> [PROBLEM]:
If a line comes after the one containing "genus: Odocoileus", leave it out; copy every line before it, and that line too, exactly as written, starting from the first line of the entries.

(SOURCE MATERIAL)

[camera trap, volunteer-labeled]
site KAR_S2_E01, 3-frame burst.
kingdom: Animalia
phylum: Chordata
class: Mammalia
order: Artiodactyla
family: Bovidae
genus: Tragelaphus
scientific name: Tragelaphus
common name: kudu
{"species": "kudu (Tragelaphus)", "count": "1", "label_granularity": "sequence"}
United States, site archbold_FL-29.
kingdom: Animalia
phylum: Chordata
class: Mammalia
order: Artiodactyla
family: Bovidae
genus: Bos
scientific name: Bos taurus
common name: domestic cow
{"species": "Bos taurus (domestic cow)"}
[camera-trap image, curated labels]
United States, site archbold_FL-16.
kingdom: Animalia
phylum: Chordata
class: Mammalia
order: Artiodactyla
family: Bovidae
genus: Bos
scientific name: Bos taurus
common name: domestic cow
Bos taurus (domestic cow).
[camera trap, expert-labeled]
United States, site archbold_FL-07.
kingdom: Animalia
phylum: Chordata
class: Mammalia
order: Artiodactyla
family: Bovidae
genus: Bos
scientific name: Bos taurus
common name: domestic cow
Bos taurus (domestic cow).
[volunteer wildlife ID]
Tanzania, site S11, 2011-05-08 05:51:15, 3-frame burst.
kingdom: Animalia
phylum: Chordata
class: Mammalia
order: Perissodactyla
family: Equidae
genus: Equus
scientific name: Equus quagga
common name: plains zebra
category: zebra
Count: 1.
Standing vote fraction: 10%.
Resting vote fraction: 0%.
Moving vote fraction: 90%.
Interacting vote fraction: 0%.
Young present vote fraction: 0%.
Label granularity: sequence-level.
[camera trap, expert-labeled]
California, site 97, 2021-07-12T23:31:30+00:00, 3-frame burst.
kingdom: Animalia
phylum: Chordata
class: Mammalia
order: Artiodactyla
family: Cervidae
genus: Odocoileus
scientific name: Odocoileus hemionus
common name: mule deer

(End SOURCE MATERIAL)

> [WORKED SOLUTION]:
[camera trap, volunteer-labeled]
site KAR_S2_E01, 3-frame burst.
kingdom: Animalia
phylum: Chordata
class: Mammalia
order: Artiodactyla
family: Bovidae
genus: Tragelaphus
scientific name: Tragelaphus
common name: kudu
{"species": "kudu (Tragelaphus)", "count": "1", "label_granularity": "sequence"}
United States, site archbold_FL-29.
kingdom: Animalia
phylum: Chordata
class: Mammalia
order: Artiodactyla
family: Bovidae
genus: Bos
scientific name: Bos taurus
common name: domestic cow
{"species": "Bos taurus (domestic cow)"}
[camera-trap image, curated labels]
United States, site archbold_FL-16.
kingdom: Animalia
phylum: Chordata
class: Mammalia
order: Artiodactyla
family: Bovidae
genus: Bos
scientific name: Bos taurus
common name: domestic cow
Bos taurus (domestic cow).
[camera trap, expert-labeled]
United States, site archbold_FL-07.
kingdom: Animalia
phylum: Chordata
class: Mammalia
order: Artiodactyla
family: Bovidae
genus: Bos
scientific name: Bos taurus
common name: domestic cow
Bos taurus (domestic cow).
[volunteer wildlife ID]
Tanzania, site S11, 2011-05-08 05:51:15, 3-frame burst.
kingdom: Animalia
phylum: Chordata
class: Mammalia
order: Perissodactyla
family: Equidae
genus: Equus
scientific name: Equus quagga
common name: plains zebra
category: zebra
Count: 1.
Standing vote fraction: 10%.
Resting vote fraction: 0%.
Moving vote fraction: 90%.
Interacting vote fraction: 0%.
Young present vote fraction: 0%.
Label granularity: sequence-level.
[camera trap, expert-labeled]
California, site 97, 2021-07-12T23:31:30+00:00, 3-frame burst.
kingdom: Animalia
phylum: Chordata
class: Mammalia
order: Artiodactyla
family: Cervidae
genus: Odocoileus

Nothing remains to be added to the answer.